Dr. Manche performed a similar retrospective analysis of 120 eyes of 102 patients; one of the eyes had previous PRK, while the rest were LASIK patients. At three months, the mean refractive error was -0.20 (down from -0.91 D preop), and all the eyes were within ±0.75 D of emmetropia. All of the eyes showed equal or improved UCVA (range 20/15 to 20/30) with 20/20 or better in 74 of the 84 eyes (88 percent) available for follow-up at three months.2

Overall, when armed with the right target offset and reliable data, Dr. Krueger says he feels comfortable doing custom enhancements.

"If overcorrections occurred in a large percentage of them, I'd stop doing them," he says. "I'm at a comfort level where I can keep doing them." 

 

1. Davis EA, Hardten DR, Lindstrom M, Samuelson TW, Lindstrom RL. LASIK enhancements: A comparison of lifting to recutting the flap. Ophthalmol 2002;109:2308-14.

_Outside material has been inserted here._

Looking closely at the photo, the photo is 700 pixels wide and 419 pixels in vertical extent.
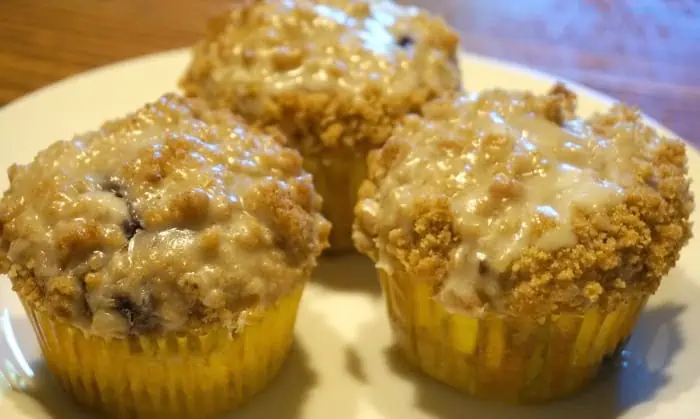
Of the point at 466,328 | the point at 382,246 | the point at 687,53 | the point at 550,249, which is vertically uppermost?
the point at 550,249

2. Montague AA, Manche EE. CustomVue laser in situ keratomileusis treatment after previous keratorefractive surgery. J Cataract Refract Surg 2006;32:5:795-8.


When to Come to the Surface
Some surgeons, when faced with certain suspect custom enhancement cases, will turn away from LASIK and instead perform PRK over the LASIK flap.

David Hardten, MD, of Minneapolis, explains the situations in which he'd rather use PRK.

"If I'm unsure of the flap dimensions, or where the hinge is, or if the eye doesn't have enough residual stromal bed but the patient is a good candidate for an enhancement otherwise, I tend to do PRK on the surface with mitomycin-C," he says. "For example, the patient may have been done in 1997, and the flap may have been 7.5 mm. Now, with the custom LASIK enhancement, you're, in a sense, trying to enlarge the optical zone, and maybe improve some coma or trying to treat in the area of the previous hinge. In such a situation you're probably better off with PRK with mitomycin .... Look at the flap dimensions when planning the custom LASIK enhancement to make sure that when you lift the flap in the OR you will have the proper dimensions. It's not just depth, but flap size and location, too. For instance, if you had a patient with a slightly inferiorly decentered flap, the hinge location might have been OK for a primary treatment, but if you need to go back and enlarge the optical zone you'd run into the hinge."

Stanford University's Edward Manche, MD, agrees. "We do PRK augmented with mitomycin-C on eyes that were, say, treated many years ago and we don't have the original preop data on them, and are concerned about not knowing how thick the flap or aggressive the ablation was," he says.

Dr. Manche says his results in such patients have been good, with 99 percent 20/40 or better and 90 percent 20/20 or better. "Some of these were highly aberrated eyes, with asymmetric topographies," he says. "There has been no haze at all. This is one time I feel pretty strongly about using mitomycin-C. We use 0.02% mitomycin for 20 seconds, and, in 40 eyes treated with it, most of which had previous LASIK or RK, they've all done brilliantly without haze."